Are the developers of a project called Karuna House — Oregon-based builder Hammer & Hand, Holst Architecture, and their collaborators — inviting skirmishes between certification programs? Maybe a little bit.
According to information on the Hammer & Hand website, “The Karuna House’s client, a leading proponent of smart climate policy and sound land use, is pursuing the project as a case study to shed light on the ways that the leading green building certifications and standards complement one another, and the ways that they may conflict.”
Under construction on a perch in Yamhill County that overlooks the Willamette Valley, northwestern Oregon’s wine-growing region, Karuna House is designed to qualify for Passivhaus, LEED for Homes Platinum, and Minergie-P-ECO certifications. That’s a pretty full green menu. As Hammer & Hand principal Sam Hagerman, who also serves as president of the national Passive House Alliance, observes, the design/build team is left with “a fairly narrow path to navigate through.”
A siting workaround
By the first week in November, the site had been prepped with straw wattles to divert water and limit sediment runoff, and the team had foundation work well underway, with foundation beds leveled and compacted, and expanded polystyrene structural-foam slabs aligned and anchored in place. (The project’s structural fill was built up using native fill excavated from various locations on the site, eliminating the need to import fill from elsewhere.)
Even though construction is still in the early stages, the Karuna team has already had to develop a few workarounds to keep the project in compliance with the three sets of certification requirements. An October 27 Hammer & Hand blog post notes, for example, that even though LEED for Homes favors constructing homes in existing neighborhoods rather than on greenfield sites, LEED credits for Karuna’s exceptional energy efficiency are expected to offset those lost because of the project’s location.

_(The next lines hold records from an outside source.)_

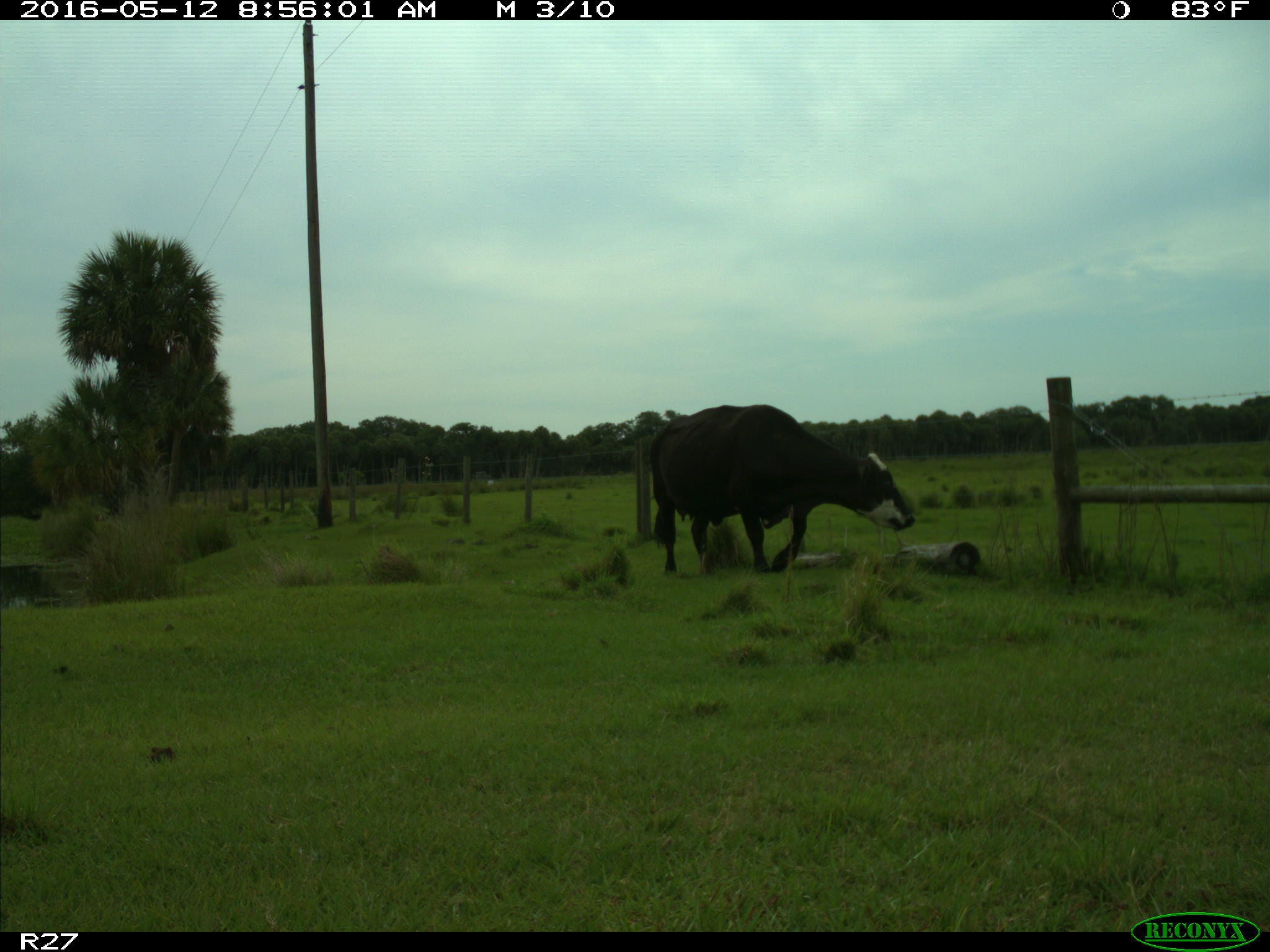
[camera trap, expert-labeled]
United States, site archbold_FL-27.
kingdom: Animalia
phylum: Chordata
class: Mammalia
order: Artiodactyla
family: Bovidae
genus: Bos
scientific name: Bos taurus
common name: domestic cow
Bos taurus (domestic cow).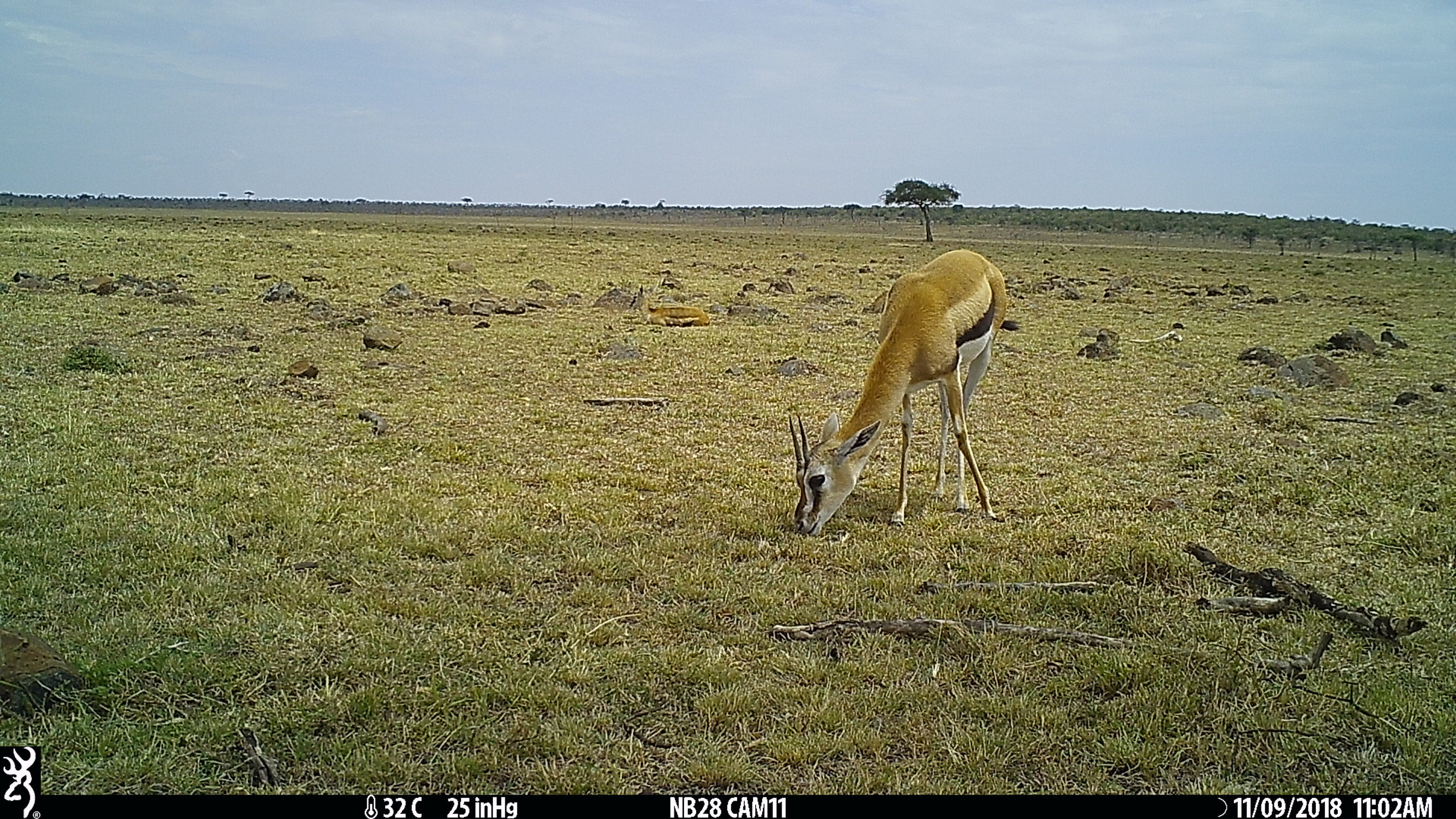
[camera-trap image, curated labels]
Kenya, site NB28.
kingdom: Animalia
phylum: Chordata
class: Mammalia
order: Artiodactyla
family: Bovidae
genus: Eudorcas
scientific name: Eudorcas thomsonii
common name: thomon's gazelle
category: gazelle thomsons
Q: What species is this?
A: Gazelle thomsons (thomon's gazelle) (Eudorcas thomsonii).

An alternative to site-applied spray foam
In addition, Mingergie-ECO prohibits site-applied spray foam, a material that had been specified in the original design plans. The project team decided to switch to high-density cellulose insulation and, to fill gaps, acrylic-impregnated expanding foam tape. Mingergie-ECO also prohibits treated lumber inside the building’s air barrier – which had been specified, in compliance with code, for the sill plate. The chosen alternative: a borate-treated sill plate installed over a structural EPDM gasket.

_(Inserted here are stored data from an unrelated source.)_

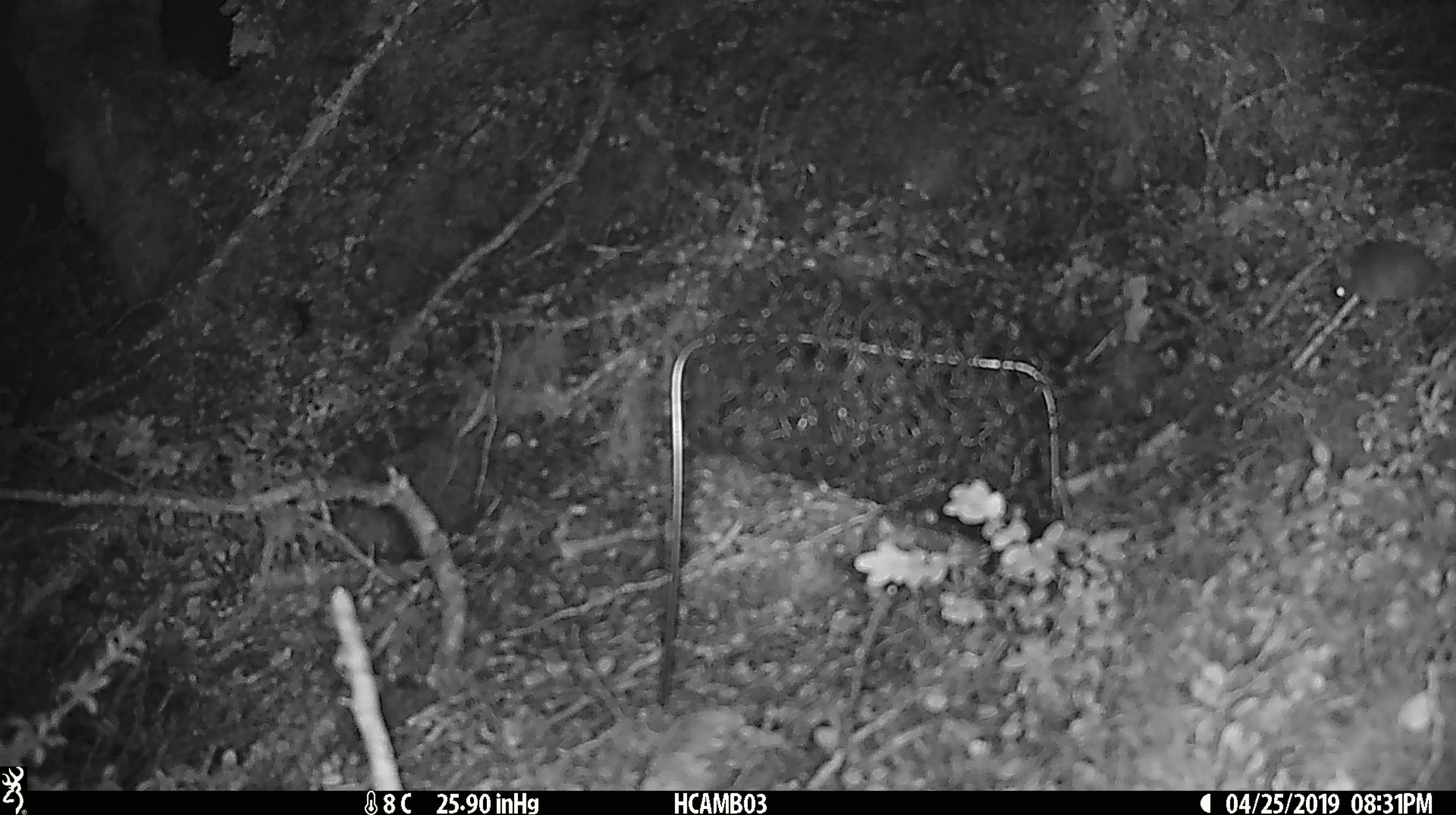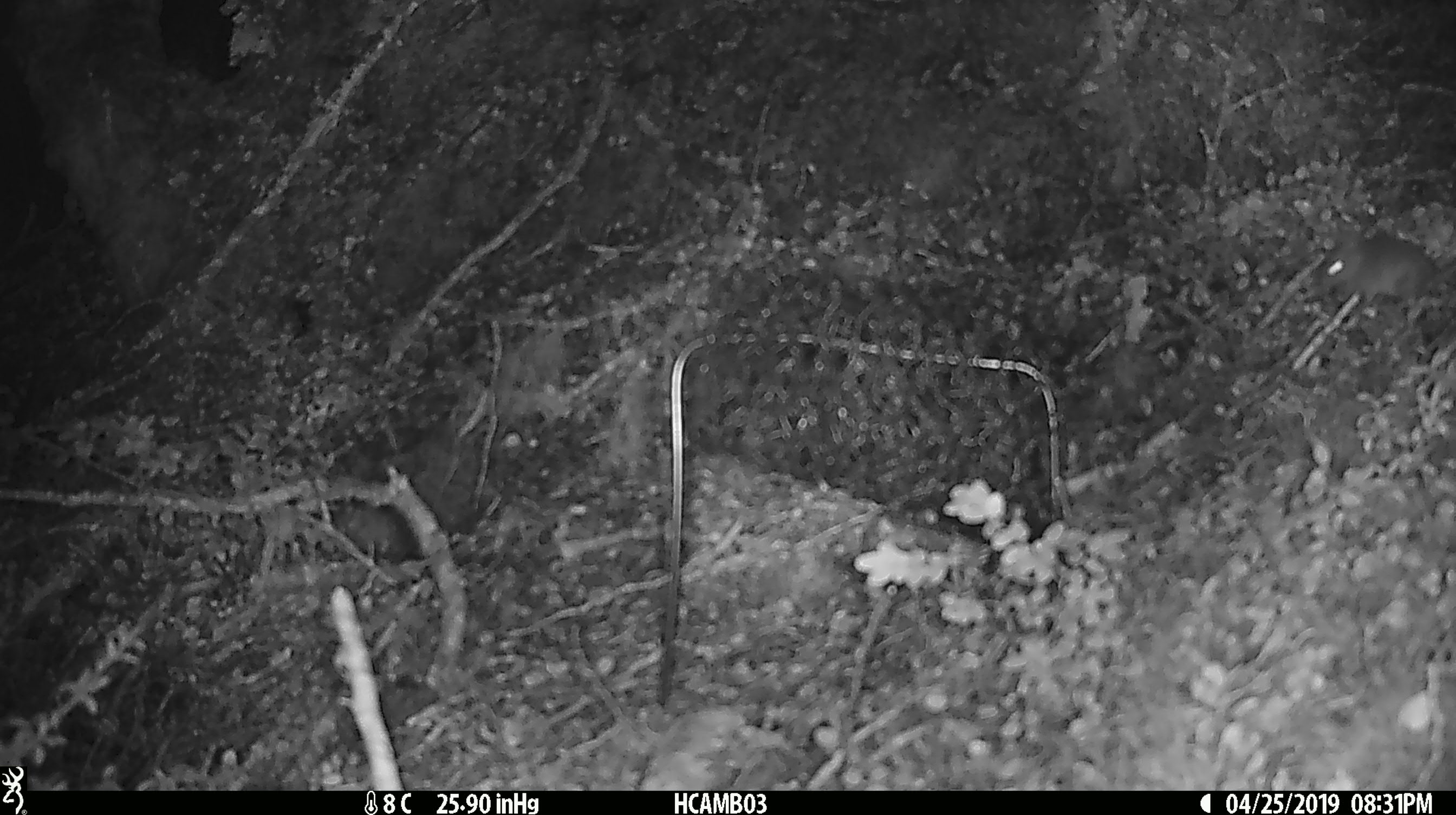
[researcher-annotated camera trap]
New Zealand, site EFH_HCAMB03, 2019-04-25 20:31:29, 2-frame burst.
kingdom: Animalia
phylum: Chordata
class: Mammalia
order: Rodentia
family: Muridae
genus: Mus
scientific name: Mus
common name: mouse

And, finally, code requires hood exhaust units in kitchens – a nonstarter for Passivhaus and Minergie-P certifications, whose requirements also nixed the notion of using conventional dryer vents in the house. Holst and Hammer & Hand addressed the hood exhaust requirement by locating the heat recovery ventilator near the kitchen and installing a recirculating fan with a grease filter between the kitchen intake and the HRV. For the dryer, the solution is to install a closed-cycle heat pump dryer.

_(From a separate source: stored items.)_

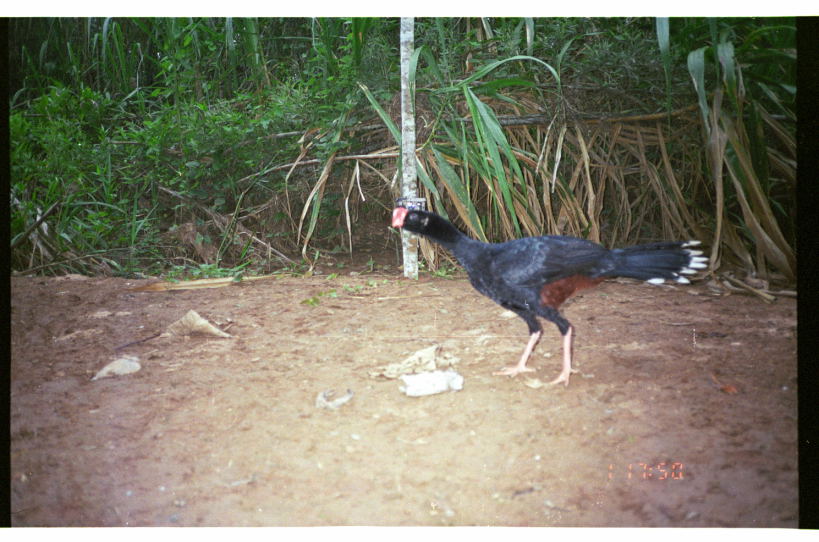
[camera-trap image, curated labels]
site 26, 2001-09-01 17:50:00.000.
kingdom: Animalia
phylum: Chordata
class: Aves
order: Galliformes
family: Cracidae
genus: Mitu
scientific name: Mitu tuberosum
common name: razor-billed curassow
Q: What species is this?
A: Mitu tuberosum (razor-billed curassow).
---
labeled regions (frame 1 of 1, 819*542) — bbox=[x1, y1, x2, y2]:
mitu tuberosum: bbox=[390, 204, 709, 388]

So, there are no real conflicts yet among the three certification systems, but the team acknowledges there’s still plenty of time and opportunity for that, as well as more workaround challenges.
The three-bedroom home will have 3,261 square feet of interior space and is expected to cost about $2 million. It will incorporate three foundation strategies: slab on grade, platform framing (decking above a slab), and a full basement. Expanded polystyrene under each foundation element will bring the foundation R-value to 56. The R-48 exterior walls will have 2×6 studs filled with cellulose and 6 in. of exterior polyisocyanurate foam. Similarly, the roof’s 16-inch-deep I-joist rafters will be filled with cellulose, and 8 inches of EPS will cover the roof sheathing, bringing the R-value of the roof assembly to 92.